An issue was discovered in MISP 2.4.108. Organisation admins could reset credentials for site admins (organization admins have the inherent ability to reset passwords for all of their organization's users) or impersonate them by reusing their API keys. This could be abused in a situation where the host organisation of an instance decides to use organisation admins to further manage their own users. The potential for abuse is limited to situations where the host organisation of an instance creates lower-privilege organisation admins instead of the usual site admins, so whilst it was indeed in the spirit of what the powers of organisation admins are, we agree that this was a bad design decision. [CVE-2019-12794](https://cve.circl.lu/cve/CVE-2019-12794) Thanks to Raymond Schippers for the report.
- [permissions] Fixed the default sync/user/publisher permissions to include perm_tagger and perm_tag_editor(sync only).
- And many other [fixes](https://www.misp-project.org/Changelog.txt).
# MISP galaxy, object templates and warning-lists updated
[MISP galaxy](https://www.misp-project.org/galaxy.html), [MISP object templates](https://www.misp-project.org/objects.html) and [MISP warning-lists](https://github.com/MISP/misp-warninglists/) have been updated to the latest version.
New [default feeds](https://www.misp-project.org/feeds/) were added in MISP. Don't hesitate to contact us if you have any idea for new feeds.
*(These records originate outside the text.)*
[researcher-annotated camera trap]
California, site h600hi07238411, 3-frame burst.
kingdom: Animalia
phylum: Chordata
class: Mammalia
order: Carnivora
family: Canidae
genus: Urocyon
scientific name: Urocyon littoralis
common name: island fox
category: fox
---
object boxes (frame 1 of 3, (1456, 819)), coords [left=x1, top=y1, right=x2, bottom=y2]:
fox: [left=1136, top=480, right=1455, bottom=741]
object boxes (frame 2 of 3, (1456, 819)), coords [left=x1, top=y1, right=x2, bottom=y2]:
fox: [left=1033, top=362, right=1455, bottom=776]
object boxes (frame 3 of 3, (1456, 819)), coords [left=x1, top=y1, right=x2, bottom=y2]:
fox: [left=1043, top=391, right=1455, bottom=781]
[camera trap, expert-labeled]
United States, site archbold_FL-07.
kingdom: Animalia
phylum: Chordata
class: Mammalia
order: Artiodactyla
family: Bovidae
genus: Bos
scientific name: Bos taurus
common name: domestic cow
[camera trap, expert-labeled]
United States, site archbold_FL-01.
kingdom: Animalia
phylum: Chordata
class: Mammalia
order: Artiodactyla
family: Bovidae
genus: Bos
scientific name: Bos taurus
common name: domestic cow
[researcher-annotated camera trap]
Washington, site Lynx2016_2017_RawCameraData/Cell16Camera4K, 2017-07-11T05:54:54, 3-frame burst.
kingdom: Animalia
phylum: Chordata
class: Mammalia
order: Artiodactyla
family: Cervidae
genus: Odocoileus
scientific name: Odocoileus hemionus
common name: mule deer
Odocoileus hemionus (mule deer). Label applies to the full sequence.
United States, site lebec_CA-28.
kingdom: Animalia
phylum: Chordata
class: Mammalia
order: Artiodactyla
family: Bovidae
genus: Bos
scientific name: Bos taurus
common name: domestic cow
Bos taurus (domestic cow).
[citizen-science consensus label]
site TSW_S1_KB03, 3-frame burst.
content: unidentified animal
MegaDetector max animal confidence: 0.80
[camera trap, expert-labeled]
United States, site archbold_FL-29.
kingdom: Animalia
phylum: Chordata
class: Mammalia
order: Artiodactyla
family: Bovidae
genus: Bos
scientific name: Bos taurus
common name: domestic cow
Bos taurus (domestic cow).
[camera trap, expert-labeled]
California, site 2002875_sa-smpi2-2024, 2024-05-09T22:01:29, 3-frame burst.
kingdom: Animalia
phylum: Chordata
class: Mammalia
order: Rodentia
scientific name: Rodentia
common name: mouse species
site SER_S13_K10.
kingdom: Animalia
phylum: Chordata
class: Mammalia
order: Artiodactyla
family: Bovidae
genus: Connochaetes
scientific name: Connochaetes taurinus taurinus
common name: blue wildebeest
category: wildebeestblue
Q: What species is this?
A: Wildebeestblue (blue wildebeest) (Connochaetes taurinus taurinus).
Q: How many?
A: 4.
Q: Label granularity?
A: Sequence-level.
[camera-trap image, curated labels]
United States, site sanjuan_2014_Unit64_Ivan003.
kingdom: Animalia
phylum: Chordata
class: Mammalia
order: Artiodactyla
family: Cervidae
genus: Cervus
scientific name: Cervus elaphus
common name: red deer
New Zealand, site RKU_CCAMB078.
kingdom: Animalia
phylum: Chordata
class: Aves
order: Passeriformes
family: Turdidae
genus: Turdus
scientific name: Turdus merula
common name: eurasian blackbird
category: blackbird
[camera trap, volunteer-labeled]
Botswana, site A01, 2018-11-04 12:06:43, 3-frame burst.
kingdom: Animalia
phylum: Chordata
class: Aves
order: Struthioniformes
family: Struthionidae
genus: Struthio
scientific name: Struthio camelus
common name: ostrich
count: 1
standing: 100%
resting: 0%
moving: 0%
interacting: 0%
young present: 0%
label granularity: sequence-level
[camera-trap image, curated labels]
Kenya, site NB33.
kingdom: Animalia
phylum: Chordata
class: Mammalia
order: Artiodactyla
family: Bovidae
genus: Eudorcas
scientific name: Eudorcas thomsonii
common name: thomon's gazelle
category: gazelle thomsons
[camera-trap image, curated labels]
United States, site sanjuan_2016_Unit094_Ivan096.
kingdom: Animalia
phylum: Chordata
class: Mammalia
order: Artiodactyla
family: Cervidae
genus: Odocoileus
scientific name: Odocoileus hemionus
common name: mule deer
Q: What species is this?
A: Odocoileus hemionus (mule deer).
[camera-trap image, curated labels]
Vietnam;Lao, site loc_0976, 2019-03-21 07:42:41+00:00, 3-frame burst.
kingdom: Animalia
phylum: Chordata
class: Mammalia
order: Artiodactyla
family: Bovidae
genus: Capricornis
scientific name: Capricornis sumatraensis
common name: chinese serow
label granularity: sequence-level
We would like to thank all the contributors, reporters and users who have helped us in the past months to improve MISP and information sharing at large.
As always, a detailed and [complete changelog is available](https://www.misp-project.org/Changelog.txt) with all the fixes, changes and improvements.
The next version of MISP will include major changes to the data-model by introducing new functionalities that support forensic capabilities, with a special focus on improving the time representation of MISP attributes and objects. The next release will update various tables in the database as usual, but the automatic update might take longer than usual (on larger instances between 30 and 45 minutes) depending on the number of attributes stored in the instance. During the update procedure, MISP will be unavailable until the update is complete. We will notify our users in advance to prepare their upgrade plan for the next release 2.4.110.